The concept of folk metaphysics is his own and represents the
"folkloric assumptions about how the supernatural engages the
material world" (viii). His study considers selected texts to discuss
the ways in which folk metaphysics is transformed when articulated
within prose narrative. In addition, Harris introduces the concept of
the metaphysical contact zone which combines his folk metaphysics and
Mary Louise Pratt's "contact zones" and the observation that tensions
between civilization and nature occur at social, geographical,
national, and racial borders, and that the literary fantastic of the
nineteenth-century articulates these borderlands as spaces of
constant struggle.
The framing chapters of the volume:--the preface; the introductory
chapter, "An Introduction to Folklore and the Fantastic in
Nineteenth-Century British Literature"; chapter 2, "Victorian
Literary Fairy Tales: Their Folklore and Function"; and the
conclusion, "Second Site"--are the strongest chapters in the
collection. The introduction provides a succinct and lucid discussion
of the ways in which folkloristics and literary criticism can and do
work together, and provides a brief overview of the terminology and
of the relevant developments in the fields as well as concise
discussions of the various genres of fantasy, the fantastic, Gothic,
fairy tale, and legend (17-28).
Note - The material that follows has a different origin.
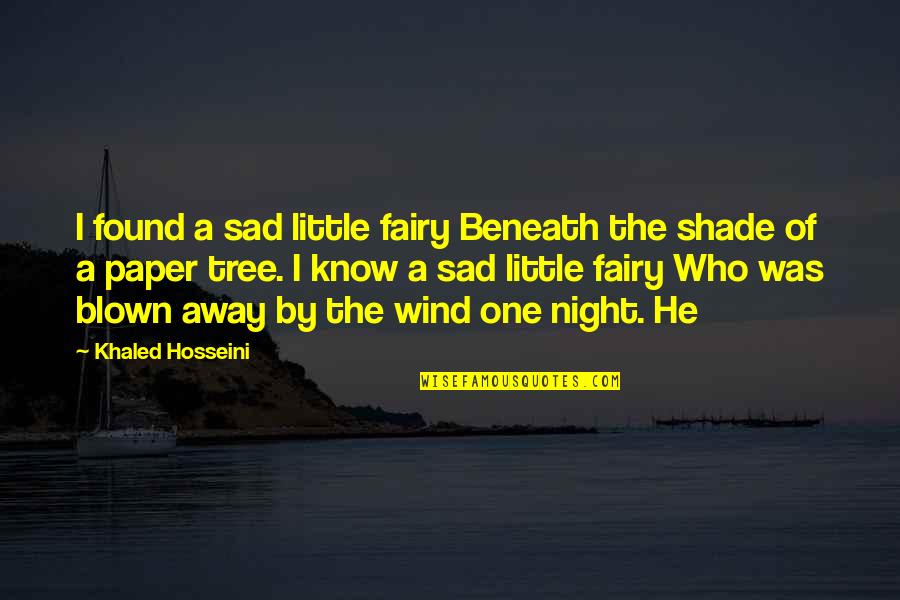 Wish My Dad Was Here Quotes By Khaled Hosseini: I found a sad little fairy Beneath the Wish My Dad Was Here Quotes By Khaled Hosseini: I found a sad little fairy Beneath the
The first two chapters in particular
will be an informative addition to courses for students of folklore
who may not be familiar with the literary fantastic as well as for
students of literature not versed in the terms and theories of
folkloristics.
The middle chapters focus upon particular authors: George MacDonald,
J.M. Barrie, James Hogg, Sheridan Le Fanu, Robert Louis Stevenson,
William Carleton, and William Sharp, respectively. These chapters
contextualize the authors and texts Harris discusses within the
Victorian period and then move into close readings that provide
detailed discussions of how folk metaphysics is essential to an
understanding of the development of British fantastic fiction. These
chapters evaluate the ways particular authors use specific rhetorical
devices to enact the tensions between scientific rationalism and folk
metaphysics. The meticulous detection of multiple motifs and tale
types within the texts, the contextualization, and the readings are
interesting and add to scholarship on these authors and texts in
relation to folk narratives and as examples of the complexities of
nineteenth-century British fiction as a whole.
Harris's analysis of his chosen texts shows the deep ambivalence of
the Victorian mind toward both reason and superstition, nation,
ethnicity, and class distinctions. And his conclusion makes
connections between the imperialist world of Victorian Britain and
contemporary perceived "threats" to tradition and stable class,
racial, and national distinctions in the twenty-first-century
multicultural world. I would have liked to have seen more reflection
about the ambivalence of our own time as it is worked through
dominant poststructuralist/postmodern theorization which privileges
indeterminacy, collations, fragmentation, and interdiciplinarity and
which clearly have fed Harris's own recognition of the border
crossings and boundary shifts that attention to folk narratives of
the supernatural bring to an examination of literary fiction.
Folklore and the Fantastic in Nineteenth-Century British Fiction is a
welcome addition to current discussions and research about the
hybridity of the literary fantastic and its intersections with folk
narratives of the supernatural and fairy tales.